(Excerpts from a spatial dataset)
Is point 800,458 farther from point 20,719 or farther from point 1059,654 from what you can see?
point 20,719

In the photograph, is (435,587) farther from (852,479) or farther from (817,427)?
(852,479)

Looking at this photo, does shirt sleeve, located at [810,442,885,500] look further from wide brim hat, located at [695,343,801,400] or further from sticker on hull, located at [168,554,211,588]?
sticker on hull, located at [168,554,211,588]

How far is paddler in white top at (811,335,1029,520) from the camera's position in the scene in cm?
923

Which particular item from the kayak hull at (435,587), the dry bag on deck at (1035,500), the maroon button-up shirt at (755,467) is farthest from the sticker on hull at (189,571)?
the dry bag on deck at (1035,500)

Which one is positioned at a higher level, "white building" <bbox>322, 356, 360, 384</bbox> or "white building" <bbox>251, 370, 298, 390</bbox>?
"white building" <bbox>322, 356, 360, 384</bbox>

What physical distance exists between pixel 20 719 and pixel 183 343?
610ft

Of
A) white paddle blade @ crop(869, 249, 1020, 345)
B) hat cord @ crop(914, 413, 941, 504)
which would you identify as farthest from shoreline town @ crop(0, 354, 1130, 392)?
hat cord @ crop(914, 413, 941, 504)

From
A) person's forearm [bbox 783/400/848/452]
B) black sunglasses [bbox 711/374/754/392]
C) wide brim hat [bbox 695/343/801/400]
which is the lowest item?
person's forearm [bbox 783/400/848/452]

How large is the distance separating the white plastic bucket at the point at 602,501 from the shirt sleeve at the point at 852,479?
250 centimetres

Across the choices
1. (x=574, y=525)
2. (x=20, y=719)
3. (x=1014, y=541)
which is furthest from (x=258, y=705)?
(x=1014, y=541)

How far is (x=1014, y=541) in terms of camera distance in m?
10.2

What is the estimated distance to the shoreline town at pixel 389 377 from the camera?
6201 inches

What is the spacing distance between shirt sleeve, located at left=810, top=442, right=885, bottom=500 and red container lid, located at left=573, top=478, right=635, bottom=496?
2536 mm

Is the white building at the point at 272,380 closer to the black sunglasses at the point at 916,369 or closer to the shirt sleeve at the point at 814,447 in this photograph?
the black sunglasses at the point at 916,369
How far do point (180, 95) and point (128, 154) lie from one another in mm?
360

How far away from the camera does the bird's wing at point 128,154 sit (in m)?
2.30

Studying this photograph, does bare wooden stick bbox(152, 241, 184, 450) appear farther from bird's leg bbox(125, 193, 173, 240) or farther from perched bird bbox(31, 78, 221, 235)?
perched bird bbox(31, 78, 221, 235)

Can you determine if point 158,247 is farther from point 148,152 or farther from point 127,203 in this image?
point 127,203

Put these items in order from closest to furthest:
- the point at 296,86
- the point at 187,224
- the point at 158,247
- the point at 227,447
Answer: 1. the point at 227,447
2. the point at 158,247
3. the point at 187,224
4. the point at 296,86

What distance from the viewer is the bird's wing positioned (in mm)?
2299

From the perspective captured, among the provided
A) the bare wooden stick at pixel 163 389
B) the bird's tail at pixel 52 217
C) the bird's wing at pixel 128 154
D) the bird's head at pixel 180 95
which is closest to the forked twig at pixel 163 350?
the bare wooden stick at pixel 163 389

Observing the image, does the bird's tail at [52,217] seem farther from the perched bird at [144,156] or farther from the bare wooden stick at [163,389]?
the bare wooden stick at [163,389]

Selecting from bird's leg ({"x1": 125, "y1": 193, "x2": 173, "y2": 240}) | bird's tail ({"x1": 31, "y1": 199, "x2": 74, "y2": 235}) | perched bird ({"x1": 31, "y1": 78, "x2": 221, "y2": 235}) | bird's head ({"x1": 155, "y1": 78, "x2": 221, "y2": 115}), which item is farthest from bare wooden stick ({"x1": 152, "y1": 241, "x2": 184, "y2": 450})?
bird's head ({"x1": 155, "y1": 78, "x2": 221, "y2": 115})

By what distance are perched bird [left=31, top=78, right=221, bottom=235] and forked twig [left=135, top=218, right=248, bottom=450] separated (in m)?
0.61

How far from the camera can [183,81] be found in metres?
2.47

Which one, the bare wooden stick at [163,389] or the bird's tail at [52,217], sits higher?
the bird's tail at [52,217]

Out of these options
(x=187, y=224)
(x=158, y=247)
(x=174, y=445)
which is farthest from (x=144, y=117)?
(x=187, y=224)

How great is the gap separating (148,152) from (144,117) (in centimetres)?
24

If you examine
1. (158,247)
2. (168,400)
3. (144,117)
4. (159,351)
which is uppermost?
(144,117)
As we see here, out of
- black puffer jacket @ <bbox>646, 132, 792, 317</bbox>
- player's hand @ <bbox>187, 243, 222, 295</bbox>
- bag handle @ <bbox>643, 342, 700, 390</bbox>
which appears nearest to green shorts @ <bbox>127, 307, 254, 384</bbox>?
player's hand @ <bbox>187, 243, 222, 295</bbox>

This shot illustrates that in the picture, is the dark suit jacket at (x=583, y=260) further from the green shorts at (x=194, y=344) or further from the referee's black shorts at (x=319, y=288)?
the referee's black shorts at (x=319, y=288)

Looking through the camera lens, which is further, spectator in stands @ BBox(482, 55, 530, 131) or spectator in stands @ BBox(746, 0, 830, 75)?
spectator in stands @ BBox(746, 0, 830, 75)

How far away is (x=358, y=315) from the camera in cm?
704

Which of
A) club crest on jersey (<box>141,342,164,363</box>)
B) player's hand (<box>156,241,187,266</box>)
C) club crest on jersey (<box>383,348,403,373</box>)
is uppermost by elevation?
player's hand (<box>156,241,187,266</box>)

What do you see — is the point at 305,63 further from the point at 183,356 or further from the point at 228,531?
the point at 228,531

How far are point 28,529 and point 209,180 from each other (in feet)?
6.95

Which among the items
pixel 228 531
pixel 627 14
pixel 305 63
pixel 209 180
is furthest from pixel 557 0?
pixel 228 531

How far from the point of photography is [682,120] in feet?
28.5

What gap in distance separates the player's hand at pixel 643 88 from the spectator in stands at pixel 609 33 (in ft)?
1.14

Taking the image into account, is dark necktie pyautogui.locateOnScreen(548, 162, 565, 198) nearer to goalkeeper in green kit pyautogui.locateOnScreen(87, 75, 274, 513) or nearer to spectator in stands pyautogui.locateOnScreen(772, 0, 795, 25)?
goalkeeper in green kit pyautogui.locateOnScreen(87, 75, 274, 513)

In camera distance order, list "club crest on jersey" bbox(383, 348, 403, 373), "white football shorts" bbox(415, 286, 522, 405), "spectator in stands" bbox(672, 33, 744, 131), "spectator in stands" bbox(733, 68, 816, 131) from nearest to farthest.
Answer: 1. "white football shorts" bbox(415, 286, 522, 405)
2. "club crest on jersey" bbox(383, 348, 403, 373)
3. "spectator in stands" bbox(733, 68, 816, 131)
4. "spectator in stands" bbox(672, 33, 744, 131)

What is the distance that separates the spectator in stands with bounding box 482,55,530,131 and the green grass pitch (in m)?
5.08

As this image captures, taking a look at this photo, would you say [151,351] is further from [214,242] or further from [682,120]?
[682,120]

> [REQUIREMENT] State how many lines in the entries above contain the word "closest", counting only matches with the same case.

> [SOLUTION FOR THIS TASK] 2